Driving the news: About 1,100 new beds are planned for the Division of Corrections, but it may be years before they're available for inmates.

  • In March, lawmakers included $75 million to expand the North Central Unit at Calico Rock by nearly 500 beds in the Department of Corrections' appropriations bill.
  • The department plans to spend more than $4 million to convert a former juvenile detention center to a parole and probation facility for lower-level offenders, adding 150 beds.
  • A planned $8 million, 500-bed facility to be run by a private contractor in southeast Arkansas was supposed to open at the beginning of 2022, but has yet to break ground.

The big picture: State prisons have frequently been overcrowded by more than 500 inmates for at least the past five years, and it appears the problem will get worse before it gets better. Due in part to the state's growth, the prison population is projected to increase 1.4% per year, hitting 19,160 by 2031.

  • By one measure, Arkansas' incarceration rate is the fifth highest in the world, with 942 per 100,000 people locked up.
  • Inmates are staying longer, too. The average time served in fiscal year 2012 was just shy of four years.
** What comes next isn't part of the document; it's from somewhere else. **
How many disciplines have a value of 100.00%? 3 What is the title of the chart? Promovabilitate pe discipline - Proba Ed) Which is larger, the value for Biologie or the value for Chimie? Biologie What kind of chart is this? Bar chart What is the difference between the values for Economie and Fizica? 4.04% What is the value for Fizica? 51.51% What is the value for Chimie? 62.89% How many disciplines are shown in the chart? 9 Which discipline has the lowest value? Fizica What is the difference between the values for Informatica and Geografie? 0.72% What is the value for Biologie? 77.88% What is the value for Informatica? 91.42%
In 2021 it was a little over five years.

By the numbers: There were 17,229 incarcerated people in Arkansas' state prisons at the beginning of June.

  • The state's maximum capacity for fiscal 2021, which ended June 30 was 15,454.
  • A total of 757 contracted beds were available at the beginning of fiscal year 2021, but an arrangement with Bowie County, Texas, ended in October 2020, reducing overflow beds to about 400.

Even with reduced total incarceration during the COVID-19 pandemic, the raw number of incarcerated people at the end of each month has been greater than the capacity numbers provided to Axios.

The other side: ADC's 2021 annual report breaks down each prison unit's capacity, plotted against its population. The department uses annual average numbers that tend to smooth out snapshot spikes in population. The graph illustrates a system that's near, but not over, capacity.

  • Twice in 2021 ADC used the Emergency Power Act to parole about 300 inmates and alleviate overcrowding.

The intrigue: ADC's public information officer ignored multiple questions from Axios seeking additional context about overcrowding.

The bottom line: The numbers don't reflect overcrowding in county jails where incarcerated people await transfer to a state facility.

  • In February, Gov. Asa Hutchinson displayed a graph showing over 2,200 incarcerated people were backed up in the county system.